Because of its location defining shifting and contentious European borders, the Bóbr has always been a silent witness to history. During the Battle of the Bóbr in 1813, 2,000 of Napoleon’s soldiers lost their lives trying to pass the strong currents of the swollen river. In the summer of 1940, in the nearby village Trzebień—just three miles south of Pstrąże—a subcamp of the Gross-Rosen concentration camp was built. Another episode of human misery began. But now we’re just fishing, and almost nothing remains of this river’s complicated history. In the distance, Agnieszka is landing a nice brown. The glimpses of golden scales and sparse red spots make for a fine moment. We fish until the late afternoon and each land a few more browns. Even though we can see brown and olive mayflies, we keep casting terrestrial foam patterns. Chernobyl ants just feel like the fly to use here.
With a few hours of light remaining, we shoulder backpacks and head downriver. After a short hike, the trees become sparse and we can see concrete shapes in the distance. Are these the military barracks? Is this the Red Army ghost town?
Eight large apartment blocks jut high above the birch forest. Trees grow on the rooftops, their branches sticking through empty windows. The heavy concrete walls are full of bullet holes. We can’t resist entering one of the buildings. I go first while Agnieszka holds the rods. A minute later she joins me. We dive into a different world—a world of Russian soldiers and their families living there just three decades ago. With every floor we climb, we see more—old newspapers, dishes, toys. Time stops and we can see how silence sounds. Everything is still. Agnieszka is staring through the window at green birches. We hear nothing but the birds.
Suddenly, Pstrąże became officially nonexistent—a ghost town, invisible, removed from official maps. Poles had no access. Barbed-wire fence and soldiers with guard dogs protected the surrounding area. Now we know why.
The Soviets used this garrison for storing nuclear weapons during the Cold War. With some help from the locals, we managed to find huge rocket hangars made of concrete and steel deep in the woods. We try to find evidence of radioactive pollution, but so far our Geiger counters read zero. However, our surveys are small and after decades of silence, the Polish people still have no idea what this land may be hiding.
We return to investigate a few more times. We don’t fish the river again after learning that during the Soviet period the town’s name was changed to Strachów (CTpaxyB), which derives from word strach—Polish for “fear.”
Poland’s largest ghost town shows the unceasing power of nature. The surrounding woods are slowly absorbing the settlement. Trees grow out of every cracked wall and roofless structure.
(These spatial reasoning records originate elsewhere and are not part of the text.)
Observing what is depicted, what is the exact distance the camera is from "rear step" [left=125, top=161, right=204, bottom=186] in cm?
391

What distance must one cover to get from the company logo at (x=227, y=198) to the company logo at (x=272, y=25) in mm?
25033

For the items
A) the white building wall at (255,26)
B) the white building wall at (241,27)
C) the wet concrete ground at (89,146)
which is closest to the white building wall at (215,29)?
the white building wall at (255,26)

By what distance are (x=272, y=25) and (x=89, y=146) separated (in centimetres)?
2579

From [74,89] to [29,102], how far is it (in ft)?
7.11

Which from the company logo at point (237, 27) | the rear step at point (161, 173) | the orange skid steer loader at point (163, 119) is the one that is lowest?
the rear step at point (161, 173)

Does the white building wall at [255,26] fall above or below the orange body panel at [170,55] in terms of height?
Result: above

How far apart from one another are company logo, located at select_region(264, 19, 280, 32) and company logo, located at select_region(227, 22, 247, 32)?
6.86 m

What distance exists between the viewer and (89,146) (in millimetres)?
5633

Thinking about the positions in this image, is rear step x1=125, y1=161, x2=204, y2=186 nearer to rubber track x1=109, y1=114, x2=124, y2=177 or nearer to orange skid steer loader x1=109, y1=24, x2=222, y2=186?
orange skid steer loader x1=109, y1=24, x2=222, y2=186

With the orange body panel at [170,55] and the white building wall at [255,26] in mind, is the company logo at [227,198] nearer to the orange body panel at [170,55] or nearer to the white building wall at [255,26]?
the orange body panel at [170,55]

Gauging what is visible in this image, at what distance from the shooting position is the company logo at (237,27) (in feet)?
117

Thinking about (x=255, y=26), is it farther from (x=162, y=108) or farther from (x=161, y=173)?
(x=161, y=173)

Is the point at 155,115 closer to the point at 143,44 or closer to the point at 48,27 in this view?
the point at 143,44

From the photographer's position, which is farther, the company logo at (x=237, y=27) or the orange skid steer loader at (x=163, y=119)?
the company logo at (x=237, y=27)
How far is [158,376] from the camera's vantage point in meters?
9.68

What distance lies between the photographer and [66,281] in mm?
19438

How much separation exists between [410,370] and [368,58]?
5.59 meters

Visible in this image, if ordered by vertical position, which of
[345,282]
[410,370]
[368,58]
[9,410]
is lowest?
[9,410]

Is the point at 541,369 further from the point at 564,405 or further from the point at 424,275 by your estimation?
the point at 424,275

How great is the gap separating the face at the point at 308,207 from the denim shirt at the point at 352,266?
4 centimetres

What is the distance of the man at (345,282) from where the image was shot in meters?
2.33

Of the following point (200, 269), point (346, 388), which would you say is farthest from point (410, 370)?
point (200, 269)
Wildlife thrives, overpowering human mistakes of the past. The river still holds trout. Deer and other forest fauna seem to have forgotten about Pstrąże’s legacy.
In spring 2017, Polish military authorities decide to demolish the Russian part of the town the locals now call “Little Chernobyl.”
We may never know what went on here. We many never know what’s buried here—what scars have been left. The waters of the Bóbr still flow patiently, hiding silver chubs and dark-gold trout, only a few hundred yards from what remains of Pstrąże.